FX’s sci-fi drama Legion concluded its three-season run this past week. It was one of the most improbable shows on television: a superhero franchise tie-in, run by Fargo creator Noah Hawley, that very quickly turned into an experimental and surreal work about the nature of consciousness. Its final season included musical numbers, narrative told through still frames, an episode-long trans-temporal fairy tale, time demons, a scene from a completely different show spliced in, and a whole lot of subtitles. Nobody really cared.
Reviews for Legion were generally positive, but reviewers’ enthusiasm was muted. There was a lot more chatter about conventional dramas like Big Little Lies and Succession, to say nothing of that other genre show that had a finale this year. To be sure, there were plenty of reasons to not be entirely positive about Legion: the second season ended on some rather tricky ethical territory, and also contained some of the series’s most self-impressed noodling. (See Jon Hamm’s lengthy monologues about freshman philosophy.)

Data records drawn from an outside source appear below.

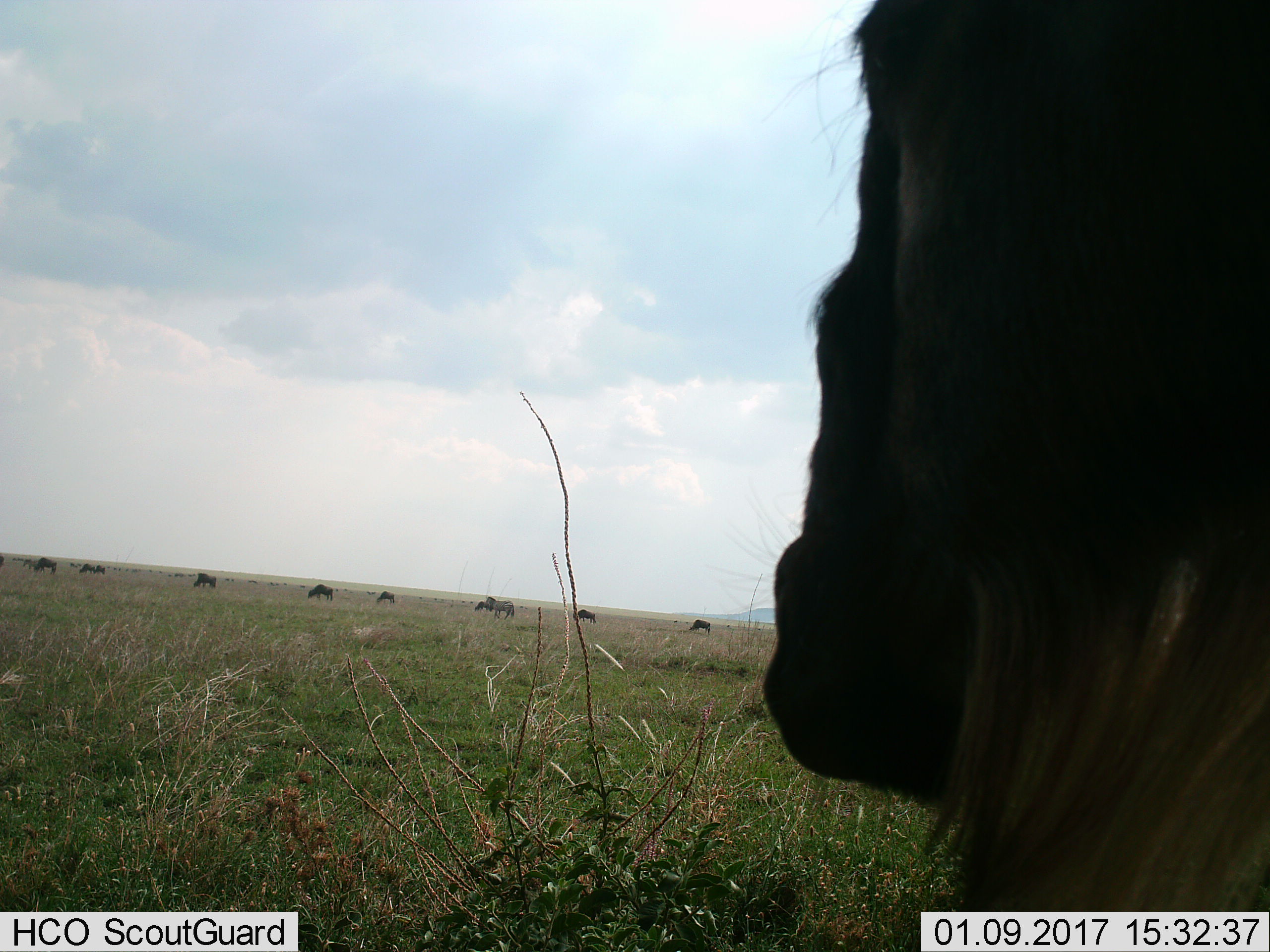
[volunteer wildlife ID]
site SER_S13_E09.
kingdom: Animalia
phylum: Chordata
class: Mammalia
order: Artiodactyla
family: Bovidae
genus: Connochaetes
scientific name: Connochaetes taurinus taurinus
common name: blue wildebeest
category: wildebeestblue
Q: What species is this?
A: Wildebeestblue (blue wildebeest) (Connochaetes taurinus taurinus).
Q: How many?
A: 10.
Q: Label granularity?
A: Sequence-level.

And yet, it feels like the paucity of Legion discourse is reflective of a larger sense of critical priorities. TV critics and scholars are interested in kitchen-sink drams and sitcoms, viewing character writing as trickier and more essential than visual experimentation. There’s increasingly a desire to move away from the contemporary world of serialized genre show and towards more traditional episodic structures. A look at the shows nominated for an Emmy, or with the highest ratings on aggregate sites like Rotten Tomatoes and Metacritic, shows a long list of series dedicated to humanist, character-driven drama and comedies.
All of which raises the question of whether there’s any room for television to be experimental in the same way that film, literature, and music often are. While they don’t play many multiplexes, if you know where to look you can find many films that are essentially non-narrative: languid dramas that focus more on mood than plot, or rarer films that are just a sequence of images without plot at all. Writers, artists and musicians have been pushing at the boundaries of their media for the past century.
And yet there’s no real equivalent in television, no “art television” to go with “art film.” Even Legion had a cast of characters and a conflict-based plot that advanced each episode. Television is still in its nineteenth century, experimenting with the content of its stories but not its forms. And there appears to be little appetite, amongst either critics or the average viewer, for anything else.
There are rather prosaic reasons for this. Making a television show costs a lot more money and involves a lot more people than writing a book or even making a film. This means that basically any new entry into the medium has to convince some studio exec that it’s commercially viable. On top of that, the series structure means that brief bursts of formalism are less tenable. Various economic factors, like union contracts, demand that television seasons and episodes be of a fairly standard size.
Perhaps the closest thing to non-narrative television was Tim Heidecker and Eric Wareheim’s Tim & Eric Awesome Show, Great Job. The Adult Swim series took the fairly standard form of a sketch comedy, but had a frequently absurdist bent. Its sketches frequently ended mid-scene with an ugly or abrasive non-sequitir, or told a joke that operated on an alien sense of humour. It frequently parodied the formal conventions of late-night television, presenting a nightmarish version of the most banal parts of the medium.
And yet Tim & Eric was mostly ignored, carrying out its run in the shadow of great humanist dramas like The Sopranos and The Wire. When discussed at all, it was frequently dismissed as being for stoners and bored college freshmen. The same mantle was used to describe all the Adult Swim shows, which were frequently more inventive than their lush premium-cable counterparts.
More recently, HBO aired Random Acts of Flyness, a similarly absurdist sketch show by Terence Nance. Nance is certainly a part of the art-film world, having previously mostly worked in museum installments. The series follows mostly the same tack, presenting nonsensical and dream-like images along with more expository segments to talk about the problems facing African-Americans.
Random Acts received good reviews, with a very high rating on aggregate sites, but again produced little discussion. Ironically, for a series so desperate to push buttons and disturb white liberal complacency, it was largely greeted with mute applause from white liberal critics. Perhaps it was the strong undercurrent of didacticism that made it a comfortable critical proposition — even if critics didn’t quite get the show, they could at least be sure it was on their side in the culture war.
I’m not suggesting that these shows should be adopted uncritically, or that they’re necessarily better than more conventional series. I just find the lack of appetite for experimental or abstract television striking. Is it just that we’ve left the postmodern cultural moment, and all viewers want is a good set of relatable characters? Will these works be hailed as masterpieces decades from now, in the same way that experimental art is usually appreciated after its age?
In any case, in this age of “peak TV”, I’d like to invite more writers, directors, and showrunners to think outside of the representational box. And I’d like critics to take these challenges seriously, not just as stoner comedy or trippy visuals but something worthy of detailed examination.